What you will do:
From the records below, copy out each line that has the word "United".
Start of Excerpted records
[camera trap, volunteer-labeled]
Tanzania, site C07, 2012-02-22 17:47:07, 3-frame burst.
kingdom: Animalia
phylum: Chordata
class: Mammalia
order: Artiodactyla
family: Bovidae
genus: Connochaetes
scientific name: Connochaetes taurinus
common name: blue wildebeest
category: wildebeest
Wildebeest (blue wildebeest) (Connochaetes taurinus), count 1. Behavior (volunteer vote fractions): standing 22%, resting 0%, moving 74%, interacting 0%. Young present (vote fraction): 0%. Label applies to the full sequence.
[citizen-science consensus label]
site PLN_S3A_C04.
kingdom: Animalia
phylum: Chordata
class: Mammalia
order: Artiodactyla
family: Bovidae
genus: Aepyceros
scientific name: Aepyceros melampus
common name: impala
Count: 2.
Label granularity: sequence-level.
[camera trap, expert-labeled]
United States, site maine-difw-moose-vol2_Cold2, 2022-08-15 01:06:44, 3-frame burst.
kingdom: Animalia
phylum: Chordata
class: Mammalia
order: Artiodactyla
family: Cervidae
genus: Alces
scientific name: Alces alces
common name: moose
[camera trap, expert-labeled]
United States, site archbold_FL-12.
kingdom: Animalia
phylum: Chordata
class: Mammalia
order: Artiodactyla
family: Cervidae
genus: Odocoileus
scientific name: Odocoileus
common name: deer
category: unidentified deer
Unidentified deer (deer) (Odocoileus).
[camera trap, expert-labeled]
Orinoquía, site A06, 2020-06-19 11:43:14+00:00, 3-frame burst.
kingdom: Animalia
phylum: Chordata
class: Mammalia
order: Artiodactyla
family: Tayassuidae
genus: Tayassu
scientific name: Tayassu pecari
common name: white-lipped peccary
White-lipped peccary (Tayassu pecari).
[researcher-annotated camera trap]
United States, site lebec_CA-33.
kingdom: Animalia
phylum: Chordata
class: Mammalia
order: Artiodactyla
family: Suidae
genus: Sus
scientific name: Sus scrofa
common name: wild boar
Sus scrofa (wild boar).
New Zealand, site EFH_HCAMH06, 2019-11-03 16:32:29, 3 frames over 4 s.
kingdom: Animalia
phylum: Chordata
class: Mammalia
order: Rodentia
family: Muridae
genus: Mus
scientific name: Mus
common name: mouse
End of Excerpted records
Task output:
United States, site maine-difw-moose-vol2_Cold2, 2022-08-15 01:06:44, 3-frame burst.
United States, site archbold_FL-12.
United States, site lebec_CA-33.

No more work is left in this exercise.